The Pandas library is essentially a one-stop shop for common workflows in data science. It provides the basic toolset needed for data cleaning, feature engineering, statistical analysis, and visualizations in one place. Sometimes the basic toolset is enough, but in cases where it is not, the pandas library is built on top of numpy which allows easy integration with more specialized libraries like scikit-learn. Essentially, as long as it makes sense to represent your data in tables you should consider using pandas.

In [3]:
import numpy as np
import pandas as pd

## Getting Data
The main data structure of Pandas is the DataFrame, which is a 2-D labeled, table like structure. It is composed of several Data Series which are 1-D homogeneous-typed arrays. Understanding how to work with these two structures is the core of working with Pandas. The first step is acquiring a dataframe (or series) to work with.

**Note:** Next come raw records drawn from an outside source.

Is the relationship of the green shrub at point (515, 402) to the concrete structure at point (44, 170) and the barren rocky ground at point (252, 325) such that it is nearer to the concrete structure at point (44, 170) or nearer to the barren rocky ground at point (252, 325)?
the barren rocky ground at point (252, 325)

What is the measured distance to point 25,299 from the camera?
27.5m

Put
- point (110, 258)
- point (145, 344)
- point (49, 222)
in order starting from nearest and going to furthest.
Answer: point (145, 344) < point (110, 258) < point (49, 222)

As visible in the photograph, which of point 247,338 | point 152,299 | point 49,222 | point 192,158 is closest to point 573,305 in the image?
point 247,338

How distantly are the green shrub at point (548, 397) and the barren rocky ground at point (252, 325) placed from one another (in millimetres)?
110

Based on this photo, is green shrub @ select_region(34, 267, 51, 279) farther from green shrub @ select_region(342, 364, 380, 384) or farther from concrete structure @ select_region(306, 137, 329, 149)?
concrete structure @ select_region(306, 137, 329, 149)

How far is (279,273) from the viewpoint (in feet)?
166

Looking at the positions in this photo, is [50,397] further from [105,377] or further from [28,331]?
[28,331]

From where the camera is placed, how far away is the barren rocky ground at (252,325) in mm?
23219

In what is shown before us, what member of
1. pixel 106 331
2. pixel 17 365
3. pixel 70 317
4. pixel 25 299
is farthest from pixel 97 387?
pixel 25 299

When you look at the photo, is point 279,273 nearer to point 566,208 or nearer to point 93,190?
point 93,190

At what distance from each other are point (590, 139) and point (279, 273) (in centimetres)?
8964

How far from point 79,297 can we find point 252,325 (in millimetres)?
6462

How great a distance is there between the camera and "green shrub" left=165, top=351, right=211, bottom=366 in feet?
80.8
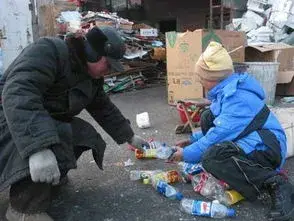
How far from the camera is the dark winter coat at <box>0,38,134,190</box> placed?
7.26 feet

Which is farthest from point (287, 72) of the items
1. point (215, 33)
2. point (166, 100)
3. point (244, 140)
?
point (244, 140)

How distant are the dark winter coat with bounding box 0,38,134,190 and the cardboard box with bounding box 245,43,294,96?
156 inches

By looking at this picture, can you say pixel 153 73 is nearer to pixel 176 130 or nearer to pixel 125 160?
pixel 176 130

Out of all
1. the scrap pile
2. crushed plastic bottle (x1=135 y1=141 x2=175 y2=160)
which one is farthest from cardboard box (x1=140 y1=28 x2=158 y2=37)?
crushed plastic bottle (x1=135 y1=141 x2=175 y2=160)

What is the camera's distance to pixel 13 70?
2.34 metres

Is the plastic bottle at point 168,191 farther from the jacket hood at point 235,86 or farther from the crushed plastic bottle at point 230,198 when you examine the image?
the jacket hood at point 235,86

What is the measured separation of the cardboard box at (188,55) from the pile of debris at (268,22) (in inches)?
54.6

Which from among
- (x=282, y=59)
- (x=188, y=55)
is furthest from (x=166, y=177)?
(x=282, y=59)

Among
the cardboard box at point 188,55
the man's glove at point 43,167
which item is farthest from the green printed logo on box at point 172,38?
the man's glove at point 43,167

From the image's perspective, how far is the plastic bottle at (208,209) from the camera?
2.69 meters

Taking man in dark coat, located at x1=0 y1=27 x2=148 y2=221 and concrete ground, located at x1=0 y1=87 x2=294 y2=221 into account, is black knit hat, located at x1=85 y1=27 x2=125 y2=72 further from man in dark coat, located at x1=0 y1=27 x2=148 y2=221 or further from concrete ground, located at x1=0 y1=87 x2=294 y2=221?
concrete ground, located at x1=0 y1=87 x2=294 y2=221

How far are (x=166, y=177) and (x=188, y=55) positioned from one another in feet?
9.85

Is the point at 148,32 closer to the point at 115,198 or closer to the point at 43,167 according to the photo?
the point at 115,198

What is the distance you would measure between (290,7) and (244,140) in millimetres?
6096
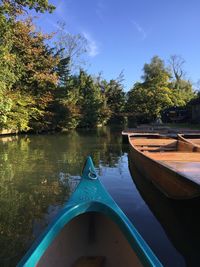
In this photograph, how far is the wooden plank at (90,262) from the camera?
4127 millimetres

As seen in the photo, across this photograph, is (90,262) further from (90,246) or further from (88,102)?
(88,102)

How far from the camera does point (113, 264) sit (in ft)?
13.8

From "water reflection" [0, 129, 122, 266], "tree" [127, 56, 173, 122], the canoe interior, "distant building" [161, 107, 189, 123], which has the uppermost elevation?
"tree" [127, 56, 173, 122]

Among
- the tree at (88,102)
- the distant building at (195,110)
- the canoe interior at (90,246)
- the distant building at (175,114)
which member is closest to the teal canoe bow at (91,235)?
the canoe interior at (90,246)

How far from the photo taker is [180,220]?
6.74m

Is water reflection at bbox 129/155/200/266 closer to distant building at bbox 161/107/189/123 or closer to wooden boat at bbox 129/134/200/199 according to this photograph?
wooden boat at bbox 129/134/200/199

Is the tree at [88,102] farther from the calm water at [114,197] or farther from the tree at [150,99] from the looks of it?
the calm water at [114,197]

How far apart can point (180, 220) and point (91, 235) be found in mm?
2653

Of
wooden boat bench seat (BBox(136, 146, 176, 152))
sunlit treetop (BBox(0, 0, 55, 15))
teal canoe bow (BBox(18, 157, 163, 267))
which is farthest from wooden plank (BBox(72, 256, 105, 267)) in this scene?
sunlit treetop (BBox(0, 0, 55, 15))

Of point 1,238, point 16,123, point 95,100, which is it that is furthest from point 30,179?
point 95,100

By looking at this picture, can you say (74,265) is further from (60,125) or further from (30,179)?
(60,125)

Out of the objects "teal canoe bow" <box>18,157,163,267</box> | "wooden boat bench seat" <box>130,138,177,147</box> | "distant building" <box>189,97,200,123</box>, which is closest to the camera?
"teal canoe bow" <box>18,157,163,267</box>

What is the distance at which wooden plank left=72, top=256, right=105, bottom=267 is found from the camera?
13.5 ft

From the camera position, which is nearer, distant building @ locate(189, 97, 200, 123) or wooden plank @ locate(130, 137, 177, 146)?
wooden plank @ locate(130, 137, 177, 146)
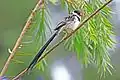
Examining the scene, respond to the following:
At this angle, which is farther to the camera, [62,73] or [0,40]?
[62,73]

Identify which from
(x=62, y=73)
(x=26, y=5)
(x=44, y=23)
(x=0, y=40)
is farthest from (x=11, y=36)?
(x=44, y=23)

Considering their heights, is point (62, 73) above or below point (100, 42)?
below

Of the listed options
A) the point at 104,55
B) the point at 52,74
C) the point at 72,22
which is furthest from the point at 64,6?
the point at 52,74

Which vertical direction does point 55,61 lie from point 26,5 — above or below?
below

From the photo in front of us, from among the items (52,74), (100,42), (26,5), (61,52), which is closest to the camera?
(100,42)

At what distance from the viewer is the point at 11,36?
2.01 meters

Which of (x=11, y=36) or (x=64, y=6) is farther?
(x=11, y=36)

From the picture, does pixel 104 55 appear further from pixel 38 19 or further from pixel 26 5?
pixel 26 5

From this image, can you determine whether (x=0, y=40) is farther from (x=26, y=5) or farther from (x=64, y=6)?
(x=64, y=6)

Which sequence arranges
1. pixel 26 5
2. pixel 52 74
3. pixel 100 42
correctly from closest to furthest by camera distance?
1. pixel 100 42
2. pixel 26 5
3. pixel 52 74

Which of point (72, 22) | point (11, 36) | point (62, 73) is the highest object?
point (72, 22)

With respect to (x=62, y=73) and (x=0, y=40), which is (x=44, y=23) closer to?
(x=0, y=40)

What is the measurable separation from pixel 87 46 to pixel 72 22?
3.6 inches

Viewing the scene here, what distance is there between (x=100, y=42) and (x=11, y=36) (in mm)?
1024
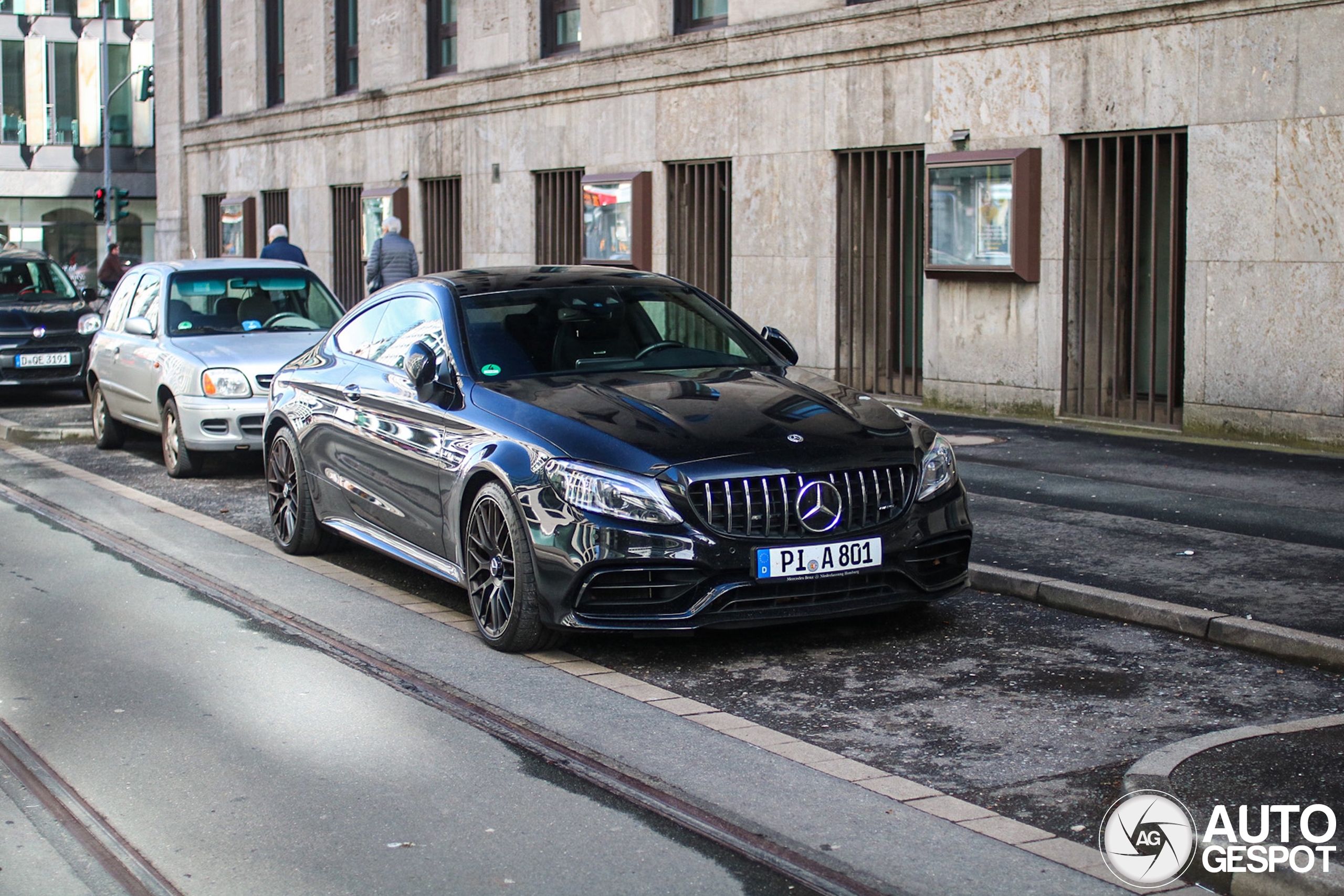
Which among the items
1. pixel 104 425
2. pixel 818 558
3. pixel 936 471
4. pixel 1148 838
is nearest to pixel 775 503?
pixel 818 558

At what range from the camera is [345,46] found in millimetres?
28312

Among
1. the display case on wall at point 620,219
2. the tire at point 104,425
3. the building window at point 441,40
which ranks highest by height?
the building window at point 441,40

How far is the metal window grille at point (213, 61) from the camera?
3412 cm

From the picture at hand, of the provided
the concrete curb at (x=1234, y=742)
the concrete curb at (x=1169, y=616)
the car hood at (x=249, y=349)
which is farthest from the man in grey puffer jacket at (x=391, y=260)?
the concrete curb at (x=1234, y=742)

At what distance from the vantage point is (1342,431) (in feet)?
41.2

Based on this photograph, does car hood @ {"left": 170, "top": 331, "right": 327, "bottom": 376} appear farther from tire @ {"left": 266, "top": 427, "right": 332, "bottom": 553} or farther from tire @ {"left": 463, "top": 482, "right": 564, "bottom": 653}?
tire @ {"left": 463, "top": 482, "right": 564, "bottom": 653}

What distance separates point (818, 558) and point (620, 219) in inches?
554

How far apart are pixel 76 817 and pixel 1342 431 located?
10174mm

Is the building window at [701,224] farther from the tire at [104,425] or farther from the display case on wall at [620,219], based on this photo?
the tire at [104,425]

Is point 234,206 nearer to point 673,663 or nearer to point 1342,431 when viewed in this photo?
point 1342,431

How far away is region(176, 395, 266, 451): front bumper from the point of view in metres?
12.5

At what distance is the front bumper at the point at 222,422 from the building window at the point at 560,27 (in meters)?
10.6

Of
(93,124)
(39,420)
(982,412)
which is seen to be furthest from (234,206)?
(93,124)

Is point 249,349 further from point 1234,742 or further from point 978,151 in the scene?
point 1234,742
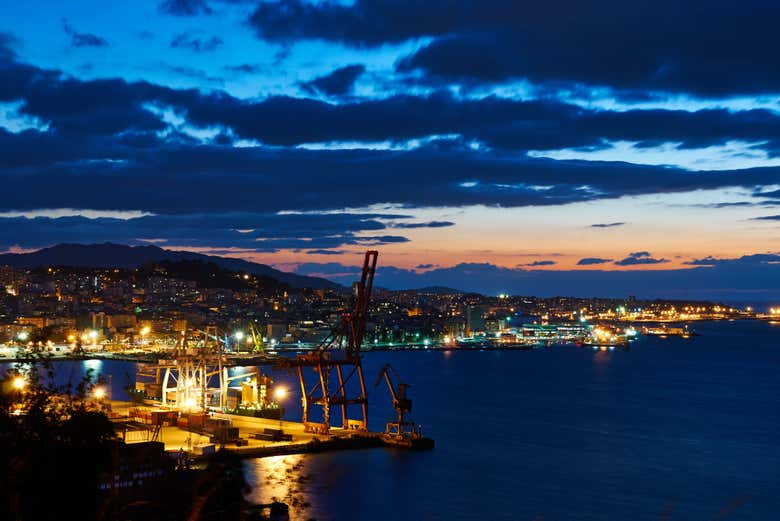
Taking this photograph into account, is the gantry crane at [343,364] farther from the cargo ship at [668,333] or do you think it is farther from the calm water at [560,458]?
the cargo ship at [668,333]

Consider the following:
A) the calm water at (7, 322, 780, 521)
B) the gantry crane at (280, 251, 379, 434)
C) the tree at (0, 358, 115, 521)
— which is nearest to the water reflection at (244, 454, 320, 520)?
the calm water at (7, 322, 780, 521)

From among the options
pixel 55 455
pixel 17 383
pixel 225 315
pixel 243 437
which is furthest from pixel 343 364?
pixel 225 315

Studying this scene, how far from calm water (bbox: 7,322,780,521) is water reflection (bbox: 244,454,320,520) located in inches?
1.8

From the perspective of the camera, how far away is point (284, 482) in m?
22.1

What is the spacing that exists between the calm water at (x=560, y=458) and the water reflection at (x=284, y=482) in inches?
1.8

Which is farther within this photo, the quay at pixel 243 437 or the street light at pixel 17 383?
the quay at pixel 243 437

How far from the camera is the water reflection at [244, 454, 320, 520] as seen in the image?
20.0 meters

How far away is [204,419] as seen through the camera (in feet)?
94.5

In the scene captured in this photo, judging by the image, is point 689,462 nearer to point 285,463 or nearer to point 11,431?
point 285,463

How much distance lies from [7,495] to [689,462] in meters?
24.6

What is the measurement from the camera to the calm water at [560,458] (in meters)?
21.6

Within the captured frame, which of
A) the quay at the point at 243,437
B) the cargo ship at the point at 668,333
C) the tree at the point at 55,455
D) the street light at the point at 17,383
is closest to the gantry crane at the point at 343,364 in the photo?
the quay at the point at 243,437

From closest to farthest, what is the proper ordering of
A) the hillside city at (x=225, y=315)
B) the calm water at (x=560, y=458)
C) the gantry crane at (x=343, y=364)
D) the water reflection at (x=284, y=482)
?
the water reflection at (x=284, y=482) → the calm water at (x=560, y=458) → the gantry crane at (x=343, y=364) → the hillside city at (x=225, y=315)

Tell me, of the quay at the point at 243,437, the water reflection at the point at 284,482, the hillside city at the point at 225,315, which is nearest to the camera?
the water reflection at the point at 284,482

One way to get a dataframe is by importing from another data source. Pandas supports the ability to work with many common file formats (csv, excel, json, hdf5, ...) and databases. The cell below pulls a csv from the specified url and imports it in as a Pandas DataFrame.

In [6]:
iris = pd.read_csv('https://raw.githubusercontent.com/mwaskom/seaborn-data/master/iris.csv')

### Exercise 1
Let's experiment creating a dataframe from JSON files. The simulated datasets are available in the module folder as `simulated_form<id>.json` files. Each file is the same dataset, but in a different json format. Use the `read_json` Pandas method to load three or more of the files.

In [None]:
df1 = None # fill in these lines
df2 = None
df3 = None

for df in [df1, df2, df3]:
    print(df.head())

Another way to acquire DataFrames or Series is to literally construct them from existing collections. Base collections could be native Python lists, numpy arrays, or dictionaries.

In [None]:
pd.Series([1, 3, 9])

In [None]:
pd.DataFrame(np.random.randn(10,4), columns = ['A', 'B', 'C', 'D'])

In [None]:
pd.DataFrame({
    "PI": 3.14,
    "Radius": np.arange(5),
    "Size": pd.Categorical(["S", "S", "S", "L", "L"])
})

## Exploring Data

After you've created a data frame the next natural step is exploring it's contents. There are several helpful methods that can be used for viewing different attributes. Below are just a few.

In [27]:
print(f'Shape = {iris.shape}')
print(f'Index = {iris.index}')
print(f'Columns = {iris.columns}')

Shape = (150, 5)
Index = RangeIndex(start=0, stop=150, step=1)
Columns = Index(['sepal_length', 'sepal_width', 'petal_length', 'petal_width',
       'species'],
      dtype='object')